Update the data from the line that contains "Taking a look at this scene, when" through the end of the data, changing "black leather chair" to "black leather armchair" and leaving everything else unchanged.

**** EXERCISE INPUTS ****

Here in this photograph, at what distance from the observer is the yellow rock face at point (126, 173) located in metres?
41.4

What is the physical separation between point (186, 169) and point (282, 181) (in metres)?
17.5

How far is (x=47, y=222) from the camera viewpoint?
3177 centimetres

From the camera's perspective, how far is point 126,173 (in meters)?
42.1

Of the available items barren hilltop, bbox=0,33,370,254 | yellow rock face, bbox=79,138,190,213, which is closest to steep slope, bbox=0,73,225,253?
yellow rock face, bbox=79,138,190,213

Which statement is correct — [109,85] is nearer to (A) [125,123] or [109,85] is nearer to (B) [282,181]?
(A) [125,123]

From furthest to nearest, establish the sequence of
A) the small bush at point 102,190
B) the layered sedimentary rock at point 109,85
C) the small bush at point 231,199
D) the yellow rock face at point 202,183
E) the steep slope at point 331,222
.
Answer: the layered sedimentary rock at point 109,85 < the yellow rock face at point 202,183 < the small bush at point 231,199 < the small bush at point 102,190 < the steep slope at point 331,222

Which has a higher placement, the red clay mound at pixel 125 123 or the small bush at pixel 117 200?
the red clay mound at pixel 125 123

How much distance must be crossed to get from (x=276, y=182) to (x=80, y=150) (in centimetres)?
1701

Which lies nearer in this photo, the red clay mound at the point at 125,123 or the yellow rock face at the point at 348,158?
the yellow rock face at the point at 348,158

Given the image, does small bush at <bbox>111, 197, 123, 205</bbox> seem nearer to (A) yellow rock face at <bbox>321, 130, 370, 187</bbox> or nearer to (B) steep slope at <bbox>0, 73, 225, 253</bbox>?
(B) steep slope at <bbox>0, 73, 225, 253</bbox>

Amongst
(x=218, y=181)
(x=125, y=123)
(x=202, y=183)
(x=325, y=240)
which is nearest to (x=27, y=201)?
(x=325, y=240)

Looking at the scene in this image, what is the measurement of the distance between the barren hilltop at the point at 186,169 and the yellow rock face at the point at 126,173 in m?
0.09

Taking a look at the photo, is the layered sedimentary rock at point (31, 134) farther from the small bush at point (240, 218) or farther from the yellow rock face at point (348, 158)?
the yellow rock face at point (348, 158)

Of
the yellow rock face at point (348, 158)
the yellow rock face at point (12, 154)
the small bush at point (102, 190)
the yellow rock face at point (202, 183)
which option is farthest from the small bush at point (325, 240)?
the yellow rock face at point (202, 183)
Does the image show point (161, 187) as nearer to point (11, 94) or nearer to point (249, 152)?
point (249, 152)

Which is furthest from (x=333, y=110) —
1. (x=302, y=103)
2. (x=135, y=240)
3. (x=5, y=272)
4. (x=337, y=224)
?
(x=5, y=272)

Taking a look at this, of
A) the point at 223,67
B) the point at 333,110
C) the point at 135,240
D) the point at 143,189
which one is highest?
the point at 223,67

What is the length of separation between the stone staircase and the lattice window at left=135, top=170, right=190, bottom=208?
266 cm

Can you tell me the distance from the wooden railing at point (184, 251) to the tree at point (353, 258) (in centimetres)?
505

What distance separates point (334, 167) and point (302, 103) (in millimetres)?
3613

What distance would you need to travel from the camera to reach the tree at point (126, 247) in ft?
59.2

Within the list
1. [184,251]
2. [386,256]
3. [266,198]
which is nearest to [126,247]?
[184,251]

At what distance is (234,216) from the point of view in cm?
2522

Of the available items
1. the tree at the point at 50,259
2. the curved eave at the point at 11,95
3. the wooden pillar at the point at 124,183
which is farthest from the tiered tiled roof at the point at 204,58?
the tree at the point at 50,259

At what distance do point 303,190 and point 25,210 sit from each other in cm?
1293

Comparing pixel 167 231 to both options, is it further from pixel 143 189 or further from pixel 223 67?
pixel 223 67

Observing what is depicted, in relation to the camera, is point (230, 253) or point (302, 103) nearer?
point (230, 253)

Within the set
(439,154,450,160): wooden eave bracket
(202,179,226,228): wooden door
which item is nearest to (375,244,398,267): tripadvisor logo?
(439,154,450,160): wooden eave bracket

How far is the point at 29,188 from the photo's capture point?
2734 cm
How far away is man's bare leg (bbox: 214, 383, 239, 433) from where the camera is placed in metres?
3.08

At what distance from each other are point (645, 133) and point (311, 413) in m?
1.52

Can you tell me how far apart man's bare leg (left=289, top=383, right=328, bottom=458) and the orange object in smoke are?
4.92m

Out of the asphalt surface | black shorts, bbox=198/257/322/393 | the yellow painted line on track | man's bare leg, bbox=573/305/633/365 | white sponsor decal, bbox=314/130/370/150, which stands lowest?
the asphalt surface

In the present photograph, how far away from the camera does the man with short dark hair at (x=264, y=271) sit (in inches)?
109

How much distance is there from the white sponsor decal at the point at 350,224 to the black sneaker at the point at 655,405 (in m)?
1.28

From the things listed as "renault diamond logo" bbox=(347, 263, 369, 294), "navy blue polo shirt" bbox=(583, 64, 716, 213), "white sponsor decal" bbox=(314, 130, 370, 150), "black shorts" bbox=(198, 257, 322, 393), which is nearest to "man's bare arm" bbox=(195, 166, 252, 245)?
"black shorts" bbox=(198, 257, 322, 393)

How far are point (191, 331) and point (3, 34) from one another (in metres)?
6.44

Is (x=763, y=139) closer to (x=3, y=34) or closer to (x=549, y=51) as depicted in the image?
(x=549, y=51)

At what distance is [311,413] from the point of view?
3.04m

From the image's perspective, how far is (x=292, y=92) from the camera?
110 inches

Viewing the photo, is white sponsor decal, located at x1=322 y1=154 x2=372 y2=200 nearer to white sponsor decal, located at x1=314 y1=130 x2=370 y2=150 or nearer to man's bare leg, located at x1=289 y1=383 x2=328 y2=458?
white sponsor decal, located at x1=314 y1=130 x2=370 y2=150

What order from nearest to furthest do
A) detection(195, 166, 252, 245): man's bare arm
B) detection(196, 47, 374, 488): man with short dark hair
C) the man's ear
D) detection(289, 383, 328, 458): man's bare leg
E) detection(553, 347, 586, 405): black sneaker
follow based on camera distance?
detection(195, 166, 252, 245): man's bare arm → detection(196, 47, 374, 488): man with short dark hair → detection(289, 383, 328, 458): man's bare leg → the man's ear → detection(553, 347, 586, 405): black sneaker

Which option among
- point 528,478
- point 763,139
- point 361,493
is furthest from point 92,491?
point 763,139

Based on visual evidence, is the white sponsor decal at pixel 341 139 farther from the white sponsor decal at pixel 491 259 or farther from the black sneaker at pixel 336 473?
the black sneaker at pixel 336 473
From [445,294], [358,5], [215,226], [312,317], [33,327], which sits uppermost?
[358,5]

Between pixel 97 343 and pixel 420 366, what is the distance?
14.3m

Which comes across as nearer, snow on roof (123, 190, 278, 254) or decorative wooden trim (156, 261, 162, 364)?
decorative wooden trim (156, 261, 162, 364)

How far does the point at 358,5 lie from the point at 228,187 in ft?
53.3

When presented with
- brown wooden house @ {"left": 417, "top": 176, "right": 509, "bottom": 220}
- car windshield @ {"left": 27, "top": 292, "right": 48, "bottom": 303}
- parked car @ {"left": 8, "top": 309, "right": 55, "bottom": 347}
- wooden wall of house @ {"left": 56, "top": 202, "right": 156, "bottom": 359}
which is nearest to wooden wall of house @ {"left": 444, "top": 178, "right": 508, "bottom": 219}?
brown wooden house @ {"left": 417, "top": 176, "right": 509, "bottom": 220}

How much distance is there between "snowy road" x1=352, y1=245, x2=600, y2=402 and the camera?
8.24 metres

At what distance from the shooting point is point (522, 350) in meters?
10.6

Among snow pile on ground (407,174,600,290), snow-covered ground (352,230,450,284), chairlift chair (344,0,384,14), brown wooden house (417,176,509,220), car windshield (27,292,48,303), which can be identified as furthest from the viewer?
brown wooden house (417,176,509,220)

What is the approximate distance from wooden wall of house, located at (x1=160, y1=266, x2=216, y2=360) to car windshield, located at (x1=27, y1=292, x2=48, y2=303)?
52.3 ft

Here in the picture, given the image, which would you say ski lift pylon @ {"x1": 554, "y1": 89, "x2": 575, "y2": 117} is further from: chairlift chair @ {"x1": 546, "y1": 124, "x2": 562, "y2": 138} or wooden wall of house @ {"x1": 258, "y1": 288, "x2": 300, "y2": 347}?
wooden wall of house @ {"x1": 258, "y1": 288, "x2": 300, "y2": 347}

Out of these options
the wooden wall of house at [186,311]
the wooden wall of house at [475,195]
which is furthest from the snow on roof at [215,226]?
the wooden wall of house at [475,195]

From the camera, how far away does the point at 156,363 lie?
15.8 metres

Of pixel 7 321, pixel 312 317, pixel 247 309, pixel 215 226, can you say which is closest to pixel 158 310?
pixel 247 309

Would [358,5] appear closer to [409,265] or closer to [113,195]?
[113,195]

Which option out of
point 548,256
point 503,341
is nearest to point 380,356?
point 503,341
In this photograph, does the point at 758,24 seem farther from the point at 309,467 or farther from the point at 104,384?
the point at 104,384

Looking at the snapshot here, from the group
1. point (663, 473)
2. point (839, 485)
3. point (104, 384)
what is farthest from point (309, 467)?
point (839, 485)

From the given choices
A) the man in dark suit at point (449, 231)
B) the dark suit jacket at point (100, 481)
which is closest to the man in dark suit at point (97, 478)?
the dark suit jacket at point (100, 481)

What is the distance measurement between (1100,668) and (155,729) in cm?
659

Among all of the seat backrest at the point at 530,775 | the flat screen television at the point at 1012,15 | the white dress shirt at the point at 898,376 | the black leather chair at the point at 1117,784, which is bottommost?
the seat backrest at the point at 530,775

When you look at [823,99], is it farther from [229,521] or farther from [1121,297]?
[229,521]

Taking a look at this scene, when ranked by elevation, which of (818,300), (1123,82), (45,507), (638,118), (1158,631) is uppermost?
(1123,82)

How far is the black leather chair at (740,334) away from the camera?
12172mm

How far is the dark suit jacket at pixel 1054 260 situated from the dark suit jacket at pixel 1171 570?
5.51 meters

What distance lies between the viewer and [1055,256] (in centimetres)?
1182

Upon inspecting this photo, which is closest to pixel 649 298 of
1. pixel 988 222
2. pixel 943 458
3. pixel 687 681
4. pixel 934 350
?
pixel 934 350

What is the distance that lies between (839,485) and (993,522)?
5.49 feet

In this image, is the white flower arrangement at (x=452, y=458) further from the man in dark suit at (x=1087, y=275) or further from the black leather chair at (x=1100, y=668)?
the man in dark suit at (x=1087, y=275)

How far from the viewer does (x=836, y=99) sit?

****

- **WRITTEN ANSWER**:
Taking a look at this scene, when ranked by elevation, which of (818,300), (1123,82), (45,507), (638,118), (1158,631) is uppermost?
(1123,82)

How far is the black leather armchair at (740,334) away from the camera?
12172mm

How far is the dark suit jacket at pixel 1054 260 situated from the dark suit jacket at pixel 1171 570?
5.51 meters

What distance lies between the viewer and [1055,256] (in centimetres)?
1182

Upon inspecting this photo, which is closest to pixel 649 298 of
1. pixel 988 222
2. pixel 943 458
3. pixel 687 681
4. pixel 934 350
?
pixel 934 350

What is the distance that lies between (839,485) and (993,522)?
5.49 feet

In this image, is the white flower arrangement at (x=452, y=458) further from the man in dark suit at (x=1087, y=275) or further from the black leather armchair at (x=1100, y=668)?
the man in dark suit at (x=1087, y=275)

How far from the viewer does (x=836, y=99) sit?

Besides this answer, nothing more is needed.